• **Task goal**
Lines before the one containing "What physical distance" are excluded; print that line and every line after it through the end of the material below, exactly.

────────

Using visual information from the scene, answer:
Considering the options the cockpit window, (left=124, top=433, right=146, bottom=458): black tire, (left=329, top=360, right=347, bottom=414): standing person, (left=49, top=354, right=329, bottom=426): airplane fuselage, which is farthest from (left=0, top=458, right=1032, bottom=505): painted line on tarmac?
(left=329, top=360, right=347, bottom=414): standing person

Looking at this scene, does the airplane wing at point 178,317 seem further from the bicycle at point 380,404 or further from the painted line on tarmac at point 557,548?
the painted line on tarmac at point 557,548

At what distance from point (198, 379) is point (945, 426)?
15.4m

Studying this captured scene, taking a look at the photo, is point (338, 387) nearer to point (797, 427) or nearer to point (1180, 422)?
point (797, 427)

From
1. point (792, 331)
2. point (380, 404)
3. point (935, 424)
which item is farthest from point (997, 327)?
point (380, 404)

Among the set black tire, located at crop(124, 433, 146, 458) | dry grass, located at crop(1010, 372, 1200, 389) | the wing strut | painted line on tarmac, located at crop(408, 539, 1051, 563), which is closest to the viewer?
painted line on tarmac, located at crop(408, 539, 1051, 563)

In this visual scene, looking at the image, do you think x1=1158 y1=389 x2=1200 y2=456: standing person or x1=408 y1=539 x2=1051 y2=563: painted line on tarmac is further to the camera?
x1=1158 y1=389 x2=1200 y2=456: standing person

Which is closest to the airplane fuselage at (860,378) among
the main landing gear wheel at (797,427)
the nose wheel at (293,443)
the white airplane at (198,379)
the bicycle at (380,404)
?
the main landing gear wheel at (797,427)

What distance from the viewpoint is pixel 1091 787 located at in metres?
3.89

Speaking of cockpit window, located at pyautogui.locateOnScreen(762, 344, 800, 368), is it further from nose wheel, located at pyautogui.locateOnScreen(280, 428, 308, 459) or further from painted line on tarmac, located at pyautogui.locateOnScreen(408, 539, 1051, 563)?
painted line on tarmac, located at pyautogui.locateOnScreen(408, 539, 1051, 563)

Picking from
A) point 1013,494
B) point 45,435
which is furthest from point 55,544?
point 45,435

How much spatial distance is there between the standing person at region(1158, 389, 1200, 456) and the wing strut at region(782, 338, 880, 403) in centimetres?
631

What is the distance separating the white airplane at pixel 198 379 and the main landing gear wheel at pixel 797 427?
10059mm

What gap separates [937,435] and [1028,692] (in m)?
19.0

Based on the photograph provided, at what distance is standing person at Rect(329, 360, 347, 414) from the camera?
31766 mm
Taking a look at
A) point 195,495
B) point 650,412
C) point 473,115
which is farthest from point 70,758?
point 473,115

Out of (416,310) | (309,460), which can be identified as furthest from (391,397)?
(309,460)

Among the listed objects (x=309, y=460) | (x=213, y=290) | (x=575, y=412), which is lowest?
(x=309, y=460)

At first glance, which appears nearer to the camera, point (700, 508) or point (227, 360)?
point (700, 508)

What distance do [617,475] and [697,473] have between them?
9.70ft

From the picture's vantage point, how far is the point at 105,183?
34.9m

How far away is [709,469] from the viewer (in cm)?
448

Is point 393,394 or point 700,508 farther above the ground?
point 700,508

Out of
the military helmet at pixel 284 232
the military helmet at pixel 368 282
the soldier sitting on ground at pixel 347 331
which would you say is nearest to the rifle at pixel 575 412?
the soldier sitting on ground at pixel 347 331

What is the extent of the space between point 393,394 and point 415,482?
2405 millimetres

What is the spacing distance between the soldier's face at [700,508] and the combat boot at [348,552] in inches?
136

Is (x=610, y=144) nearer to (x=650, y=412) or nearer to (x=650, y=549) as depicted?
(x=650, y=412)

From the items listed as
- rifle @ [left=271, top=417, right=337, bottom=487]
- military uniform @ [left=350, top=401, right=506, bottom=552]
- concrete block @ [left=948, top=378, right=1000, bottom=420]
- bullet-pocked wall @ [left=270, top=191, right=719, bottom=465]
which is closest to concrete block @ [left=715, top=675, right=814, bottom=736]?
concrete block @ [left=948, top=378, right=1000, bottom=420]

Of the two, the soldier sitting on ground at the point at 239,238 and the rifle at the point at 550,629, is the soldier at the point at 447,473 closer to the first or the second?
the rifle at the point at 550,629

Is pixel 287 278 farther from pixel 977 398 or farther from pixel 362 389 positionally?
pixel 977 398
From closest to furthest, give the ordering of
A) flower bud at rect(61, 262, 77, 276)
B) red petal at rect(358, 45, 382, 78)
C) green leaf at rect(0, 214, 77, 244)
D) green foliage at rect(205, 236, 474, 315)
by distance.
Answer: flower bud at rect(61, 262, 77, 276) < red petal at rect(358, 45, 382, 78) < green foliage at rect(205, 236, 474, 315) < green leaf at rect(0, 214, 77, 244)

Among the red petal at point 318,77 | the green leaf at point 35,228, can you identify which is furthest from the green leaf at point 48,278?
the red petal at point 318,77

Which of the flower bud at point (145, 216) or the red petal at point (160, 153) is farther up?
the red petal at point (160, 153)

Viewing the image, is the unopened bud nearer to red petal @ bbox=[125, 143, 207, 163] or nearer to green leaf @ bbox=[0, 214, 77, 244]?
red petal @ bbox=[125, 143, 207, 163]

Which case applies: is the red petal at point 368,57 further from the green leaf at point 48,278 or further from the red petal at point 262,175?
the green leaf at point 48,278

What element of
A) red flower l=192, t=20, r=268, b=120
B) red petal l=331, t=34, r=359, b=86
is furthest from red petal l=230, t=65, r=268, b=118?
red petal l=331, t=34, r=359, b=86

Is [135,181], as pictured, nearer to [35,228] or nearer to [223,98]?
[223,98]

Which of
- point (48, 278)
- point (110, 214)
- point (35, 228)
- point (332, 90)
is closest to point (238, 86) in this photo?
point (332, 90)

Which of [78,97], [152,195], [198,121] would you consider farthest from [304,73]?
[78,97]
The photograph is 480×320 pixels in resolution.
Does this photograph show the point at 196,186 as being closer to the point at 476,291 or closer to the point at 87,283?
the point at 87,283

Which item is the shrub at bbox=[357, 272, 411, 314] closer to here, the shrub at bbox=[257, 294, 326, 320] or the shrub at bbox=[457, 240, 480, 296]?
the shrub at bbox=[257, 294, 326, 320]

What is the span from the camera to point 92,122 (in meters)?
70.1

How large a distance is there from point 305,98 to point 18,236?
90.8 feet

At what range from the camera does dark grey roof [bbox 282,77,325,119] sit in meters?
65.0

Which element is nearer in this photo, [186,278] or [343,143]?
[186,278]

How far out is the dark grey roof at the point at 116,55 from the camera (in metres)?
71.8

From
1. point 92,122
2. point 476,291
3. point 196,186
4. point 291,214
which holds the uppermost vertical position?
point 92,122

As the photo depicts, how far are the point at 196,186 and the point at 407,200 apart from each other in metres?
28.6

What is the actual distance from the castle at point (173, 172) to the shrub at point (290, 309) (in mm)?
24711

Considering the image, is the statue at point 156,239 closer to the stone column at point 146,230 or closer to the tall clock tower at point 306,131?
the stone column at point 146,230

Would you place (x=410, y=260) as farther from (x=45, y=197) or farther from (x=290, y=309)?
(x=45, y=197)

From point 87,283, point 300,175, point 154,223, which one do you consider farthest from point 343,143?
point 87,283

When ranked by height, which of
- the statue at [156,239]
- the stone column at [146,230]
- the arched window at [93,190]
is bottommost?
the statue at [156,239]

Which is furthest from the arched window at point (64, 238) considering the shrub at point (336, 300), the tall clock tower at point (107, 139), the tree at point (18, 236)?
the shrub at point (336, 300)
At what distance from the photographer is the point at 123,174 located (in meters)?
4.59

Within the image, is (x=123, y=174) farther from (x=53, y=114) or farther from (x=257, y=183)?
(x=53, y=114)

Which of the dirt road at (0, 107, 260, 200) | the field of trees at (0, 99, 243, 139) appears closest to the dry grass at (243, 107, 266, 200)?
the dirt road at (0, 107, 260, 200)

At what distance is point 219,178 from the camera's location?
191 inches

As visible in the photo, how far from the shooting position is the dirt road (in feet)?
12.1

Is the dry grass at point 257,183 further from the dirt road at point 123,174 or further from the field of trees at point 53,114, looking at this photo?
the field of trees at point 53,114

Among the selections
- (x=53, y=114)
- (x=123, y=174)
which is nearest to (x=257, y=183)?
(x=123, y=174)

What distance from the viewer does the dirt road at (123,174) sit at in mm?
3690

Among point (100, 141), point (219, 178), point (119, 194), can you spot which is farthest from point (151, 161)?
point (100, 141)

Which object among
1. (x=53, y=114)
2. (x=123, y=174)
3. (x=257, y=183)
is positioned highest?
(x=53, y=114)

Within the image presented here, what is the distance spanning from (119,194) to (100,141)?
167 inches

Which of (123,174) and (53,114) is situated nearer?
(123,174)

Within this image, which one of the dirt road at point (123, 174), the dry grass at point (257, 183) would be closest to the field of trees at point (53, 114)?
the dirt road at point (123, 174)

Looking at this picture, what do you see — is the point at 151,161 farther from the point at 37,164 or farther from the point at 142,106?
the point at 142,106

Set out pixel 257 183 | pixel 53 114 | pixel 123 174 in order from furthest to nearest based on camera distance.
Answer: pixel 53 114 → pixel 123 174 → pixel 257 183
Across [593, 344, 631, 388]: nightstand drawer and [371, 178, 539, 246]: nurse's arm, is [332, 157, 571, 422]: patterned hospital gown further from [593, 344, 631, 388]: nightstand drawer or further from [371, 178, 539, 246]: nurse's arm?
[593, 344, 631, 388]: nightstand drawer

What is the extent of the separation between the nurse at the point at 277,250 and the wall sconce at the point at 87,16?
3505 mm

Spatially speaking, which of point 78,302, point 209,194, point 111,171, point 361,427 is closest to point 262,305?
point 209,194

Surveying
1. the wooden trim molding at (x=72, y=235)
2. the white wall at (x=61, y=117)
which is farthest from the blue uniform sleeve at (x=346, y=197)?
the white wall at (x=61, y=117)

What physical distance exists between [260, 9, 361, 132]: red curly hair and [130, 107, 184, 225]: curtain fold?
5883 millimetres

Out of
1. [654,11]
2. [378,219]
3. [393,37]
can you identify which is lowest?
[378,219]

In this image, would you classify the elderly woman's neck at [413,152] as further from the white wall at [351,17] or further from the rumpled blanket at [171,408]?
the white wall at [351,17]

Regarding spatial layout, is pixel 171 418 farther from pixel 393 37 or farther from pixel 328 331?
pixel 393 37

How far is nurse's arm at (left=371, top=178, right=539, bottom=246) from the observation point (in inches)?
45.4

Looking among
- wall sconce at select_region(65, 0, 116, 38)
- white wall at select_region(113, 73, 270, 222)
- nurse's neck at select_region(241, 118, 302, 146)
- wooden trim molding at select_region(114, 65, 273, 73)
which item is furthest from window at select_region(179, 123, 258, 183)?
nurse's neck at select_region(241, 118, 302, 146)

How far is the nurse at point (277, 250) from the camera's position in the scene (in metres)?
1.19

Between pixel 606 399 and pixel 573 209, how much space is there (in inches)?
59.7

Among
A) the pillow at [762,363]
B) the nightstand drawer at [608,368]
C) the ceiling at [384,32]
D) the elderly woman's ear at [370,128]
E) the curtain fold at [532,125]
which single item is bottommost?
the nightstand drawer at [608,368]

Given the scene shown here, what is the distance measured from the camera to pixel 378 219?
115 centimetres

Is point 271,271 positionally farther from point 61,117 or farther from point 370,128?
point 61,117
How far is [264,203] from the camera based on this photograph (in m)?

────────

• **Complete answer**
What physical distance exists between [260, 9, 361, 132]: red curly hair and [130, 107, 184, 225]: curtain fold?
5883 millimetres

Out of
1. [654,11]
2. [378,219]
3. [393,37]
can you identify which is lowest?
[378,219]

In this image, would you classify the elderly woman's neck at [413,152] as further from the white wall at [351,17] or further from the rumpled blanket at [171,408]?
the white wall at [351,17]

Regarding spatial layout, is pixel 171 418 farther from pixel 393 37 or farther from pixel 328 331?
pixel 393 37

How far is nurse's arm at (left=371, top=178, right=539, bottom=246) from the observation point (in inches)?
45.4

Looking among
- wall sconce at select_region(65, 0, 116, 38)
- white wall at select_region(113, 73, 270, 222)
- nurse's neck at select_region(241, 118, 302, 146)
- wooden trim molding at select_region(114, 65, 273, 73)
which item is furthest from window at select_region(179, 123, 258, 183)?
nurse's neck at select_region(241, 118, 302, 146)

How far is the nurse at point (277, 250) from the camera's position in the scene (in metres)?
1.19

Between pixel 606 399 and pixel 573 209, how much space is there (in inches)?
59.7

Among
A) the pillow at [762,363]
B) the nightstand drawer at [608,368]
C) the ceiling at [384,32]
D) the elderly woman's ear at [370,128]
E) the curtain fold at [532,125]
which single item is bottommost?
the nightstand drawer at [608,368]

Given the scene shown here, what is the distance measured from the camera to pixel 378 219?
115 centimetres

Is point 271,271 positionally farther from point 61,117 or farther from point 370,128?
point 61,117
How far is [264,203] from the camera based on this photograph (in m)?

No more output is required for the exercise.